JOHANNESBURG, July 4, 2012 /CNW/ - Gold Fields Limited (Gold Fields)
(JSE, NYSE, NASDAQ Dubai: GFI) today announced that attributable Group
production for the June 2012 quarter (Q2 2012) is expected to be
862,000 gold equivalent ounces, which is similar to the production for
the corresponding quarter a year ago (Q2 2011: 872,000) and 4% higher
than the March 2012 quarter (Q1 2012: 827,000).
Total cash costs and notional cash expenditure (NCE) for the quarter are
expected to be approximately US$855/oz (R222,000/kg) and US$1,310/oz
(R340,000/kg) respectively.
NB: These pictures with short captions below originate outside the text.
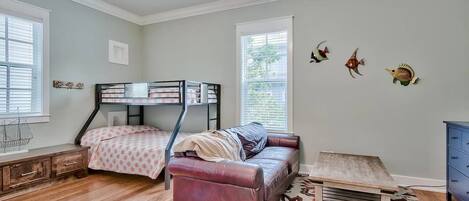 A bedroom with a bunk bed, a leather sofa, a wooden table, and decorative wall art.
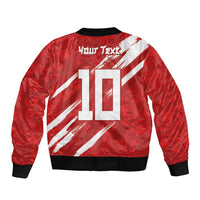 Red bomber jacket back with white diagonal stripes and large number 10 graphic, ribbed hem.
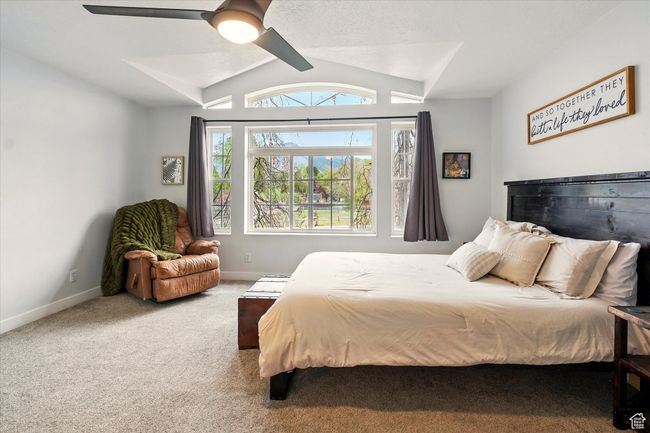 Bedroom with carpet flooring, vaulted ceiling, and ceiling fan | Image 41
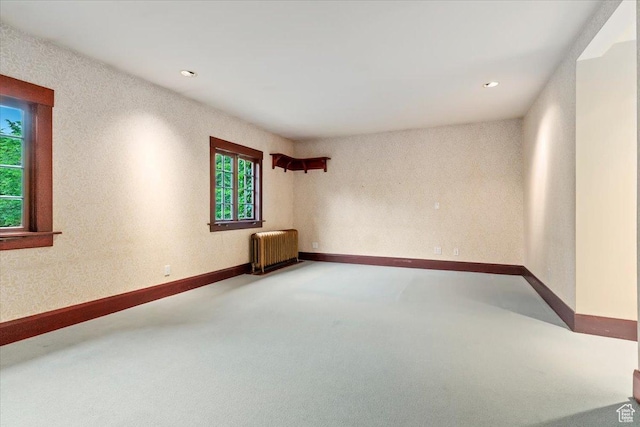 34 S Haxton Pl, Salt Lake City, UT 84102 - carpeted empty room featuring radiator heating unit, recessed lighting, and baseboards
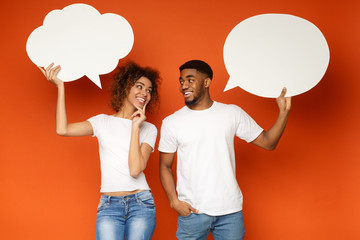 Young black couple holding speech bubbles on orange background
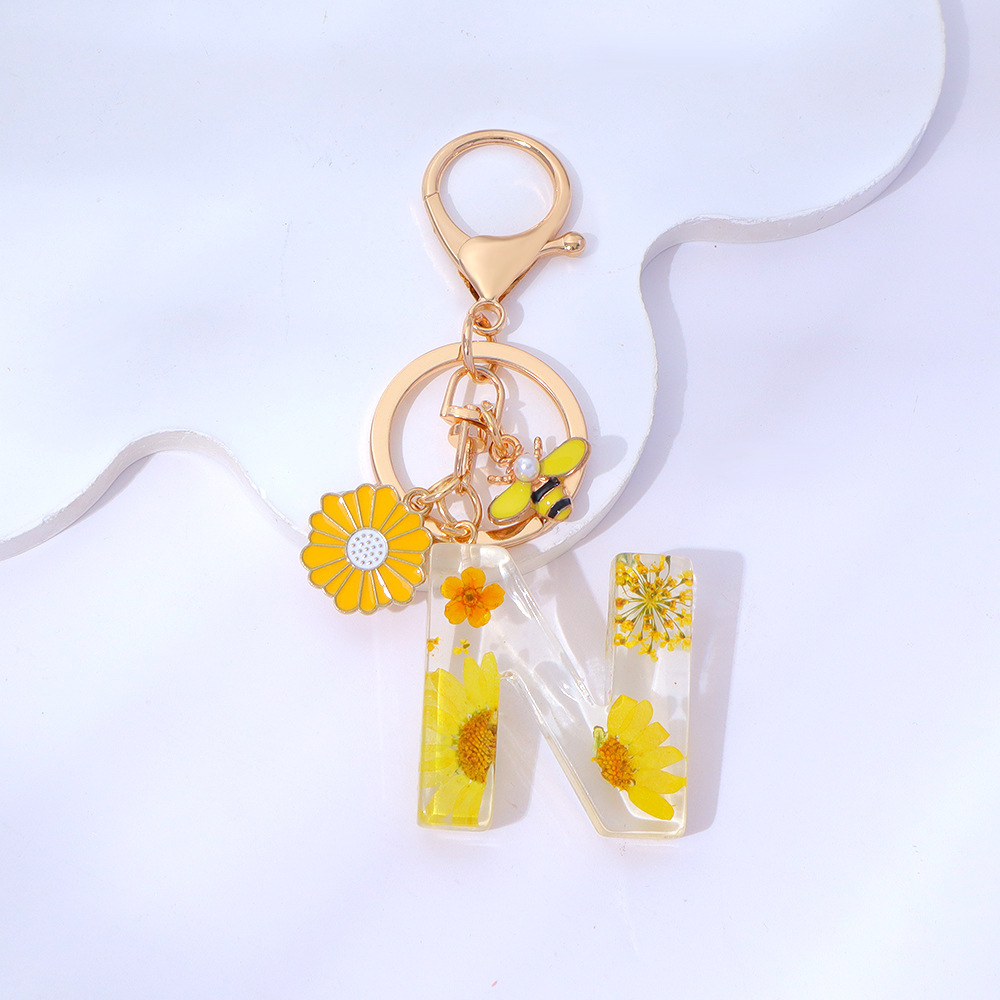Wholesale yellow daisy epoxy resin letter keychains, bee pendants, bag charms, personalized jewelry, and gift ornaments.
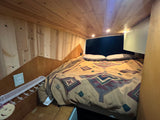 Cozy rv rental bed with patterned blanket, wooden walls/ceiling, recessed lights, and outlet. Ideal camper van sleeping area.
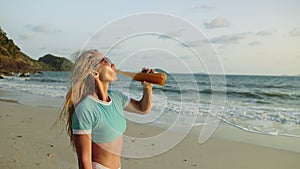 Woman drinking whiskey with orange juice from a bottle on beach, relax warm gold sunset. Woman walking in blue swimsuit
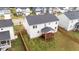 Aerial view of home's backyard with wood fence and covered back porch at 188 Karlov Rd, Garner, NC 27529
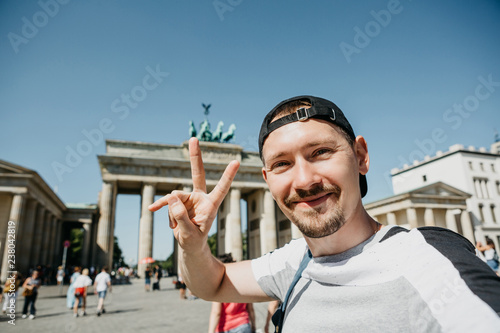 Photography Tourist guy makes selfie on the background of the Brandenburg Gate in Berlin in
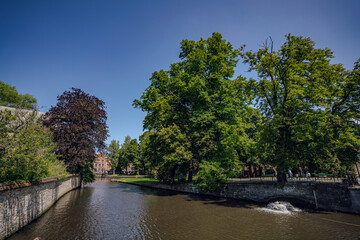 Fototapeta na wymiar The Minnewater (or Lake of Love), a fairytale scene - Bruges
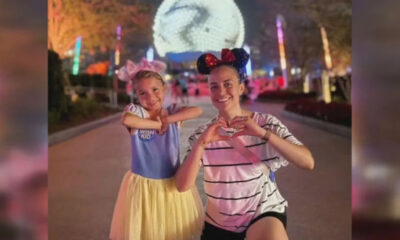 Two smiling people at a nighttime amusement park, making heart shapes with their hands in front of colorful lights and a large glowing decoration behind them.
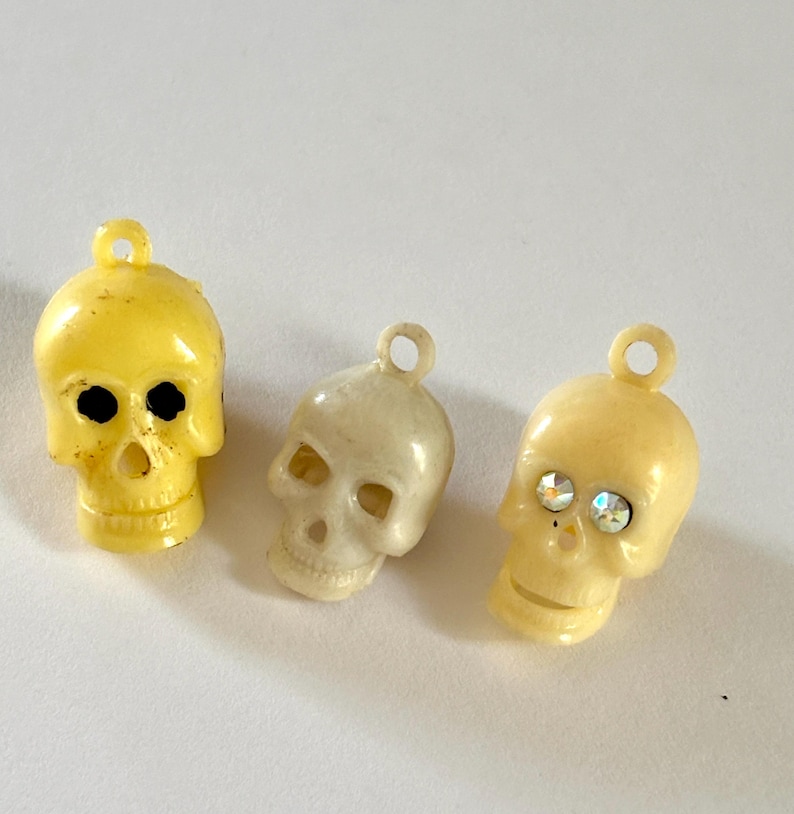 May include: Three small skull-shaped charms with loops at the top. The left charm is bright yellow with black eye sockets. The middle charm is off-white. The right charm is cream-colored and features two small, sparkling, iridescent rhinestones.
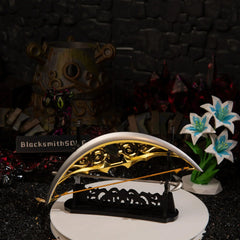 The Zelda Bow of Light miniature and Light Arrow displayed horizontally on a large black rack, set in front of the terrifying multi-eyed Calamity Ganon Malice diorama.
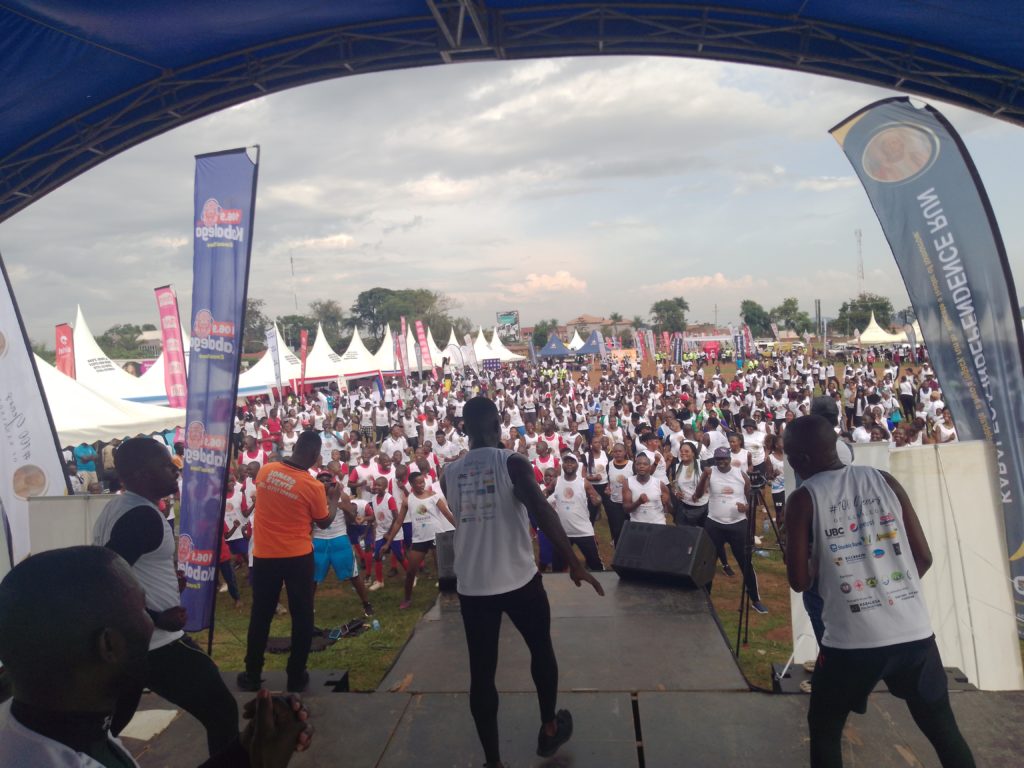 Residents takes part in aerobics after the run at Hoima Boma grounds. Photo: Peace Lawrence Ayesigwa.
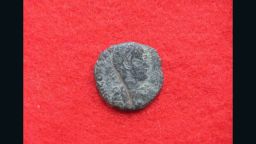 The front of a Roman coin.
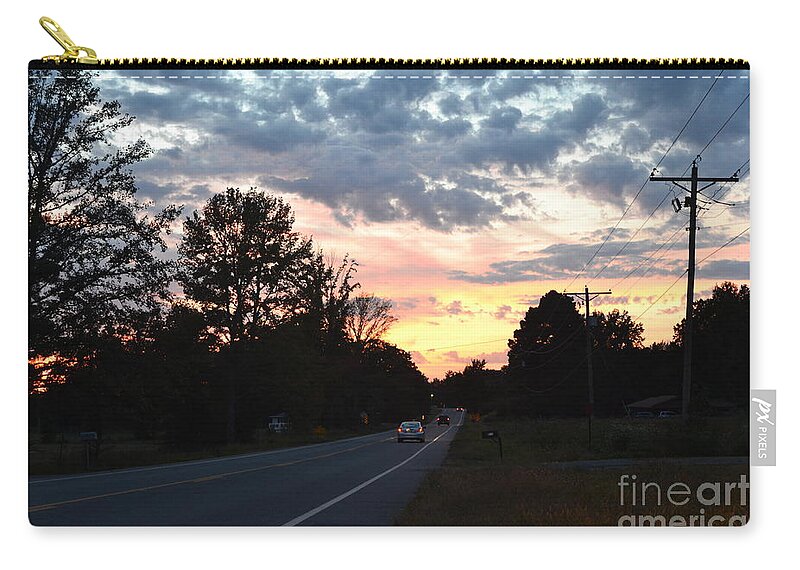 Homeward Bound Evening Sky Zip Pouch featuring the photograph Homeward Bound Evening Sky by Karen Francis
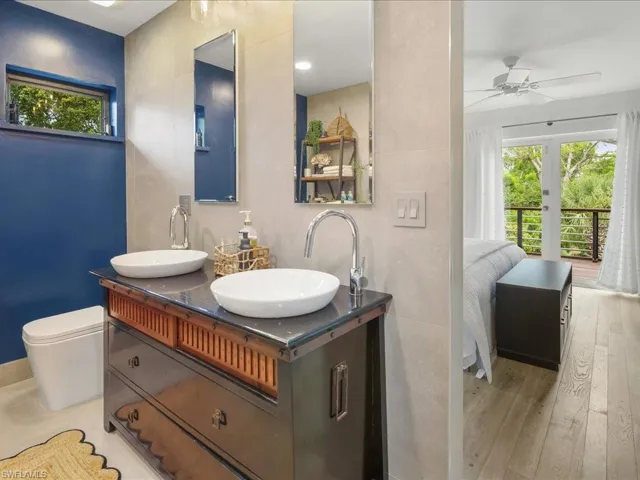 Primary bathroom featuring healthy amount of natural light, ceiling fan, finished floors, and double vanity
This is in line with the annual guidance
provided in February of US$860/oz (R220,000/kg) for cash cost and
US$1,300/oz (R335,000/kg) for operational NCE and anticipated capital
project expenditure of between US$40 per ounce and US$70 per ounce.
This guidance is based on exchange rates of ZAR/US$8.06 and A$/US$1.01
for Q2 2012.
Gold Fields will release full results for Q2 2012 on Thursday, 23 August
Notes to editors
About Gold Fields
Gold Fields is one of the world's largest unhedged producers of gold
with attributable annualised production of 3.5 million gold equivalent
ounces from eight operating mines in Australia, Ghana, Peru and South
Africa. Gold Fields also has an extensive and diverse global growth
pipeline with four major projects in resource development and
feasibility, with construction decisions expected in the next 18 to 24
months. Gold Fields has total attributable gold equivalent Mineral
Reserves of 80.6 million ounces and Mineral Resources of 217 million
ounces. Gold Fields is listed on the JSE Limited (primary listing), the
New York Stock Exchange (NYSE), NASDAQ Dubai Limited, Euronext in
Brussels (NYX) and the Swiss Exchange (SWX).